● **Stored records**
※ ※ ※

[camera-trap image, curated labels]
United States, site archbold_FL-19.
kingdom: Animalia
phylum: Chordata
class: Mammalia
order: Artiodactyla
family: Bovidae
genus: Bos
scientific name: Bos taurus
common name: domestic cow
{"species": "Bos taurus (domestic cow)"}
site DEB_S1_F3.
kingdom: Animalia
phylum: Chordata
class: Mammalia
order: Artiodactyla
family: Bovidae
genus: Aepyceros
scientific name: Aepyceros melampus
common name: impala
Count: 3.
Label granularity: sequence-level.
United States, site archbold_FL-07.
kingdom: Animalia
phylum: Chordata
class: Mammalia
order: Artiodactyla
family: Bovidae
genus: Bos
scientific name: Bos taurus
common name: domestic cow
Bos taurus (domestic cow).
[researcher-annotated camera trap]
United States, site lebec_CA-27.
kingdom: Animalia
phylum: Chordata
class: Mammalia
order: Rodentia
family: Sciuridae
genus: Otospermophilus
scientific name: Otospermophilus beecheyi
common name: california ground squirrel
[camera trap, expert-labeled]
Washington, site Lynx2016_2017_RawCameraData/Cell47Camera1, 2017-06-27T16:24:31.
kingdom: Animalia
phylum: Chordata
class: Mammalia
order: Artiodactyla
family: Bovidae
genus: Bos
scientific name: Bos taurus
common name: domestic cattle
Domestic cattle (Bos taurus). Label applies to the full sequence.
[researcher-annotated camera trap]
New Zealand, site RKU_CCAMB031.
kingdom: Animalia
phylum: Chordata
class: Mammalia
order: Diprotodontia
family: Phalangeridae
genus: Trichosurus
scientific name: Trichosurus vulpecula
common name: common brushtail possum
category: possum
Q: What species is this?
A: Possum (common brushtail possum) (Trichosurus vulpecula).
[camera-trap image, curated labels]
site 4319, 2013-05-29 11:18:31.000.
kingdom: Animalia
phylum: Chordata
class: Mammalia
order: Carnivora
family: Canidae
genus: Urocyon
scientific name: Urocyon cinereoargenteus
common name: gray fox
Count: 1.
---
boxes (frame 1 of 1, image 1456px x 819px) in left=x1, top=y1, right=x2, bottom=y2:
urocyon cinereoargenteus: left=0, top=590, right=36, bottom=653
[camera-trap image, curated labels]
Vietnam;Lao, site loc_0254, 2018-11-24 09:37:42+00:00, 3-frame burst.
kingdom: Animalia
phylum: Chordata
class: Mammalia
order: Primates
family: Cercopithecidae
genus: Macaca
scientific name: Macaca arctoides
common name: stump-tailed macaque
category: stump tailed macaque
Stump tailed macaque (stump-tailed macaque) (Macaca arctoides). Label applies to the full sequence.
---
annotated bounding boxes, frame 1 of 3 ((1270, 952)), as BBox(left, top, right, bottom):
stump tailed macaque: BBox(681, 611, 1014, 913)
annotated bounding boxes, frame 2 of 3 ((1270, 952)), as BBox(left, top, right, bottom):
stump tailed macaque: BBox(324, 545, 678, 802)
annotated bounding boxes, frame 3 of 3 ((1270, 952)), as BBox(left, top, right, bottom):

※ ※ ※

● **TASK DIRECTIONS**
Among the entries above, how many lines hold the string "scientific"? Answer with the bare number.

● **EXERCISE RESULT**
8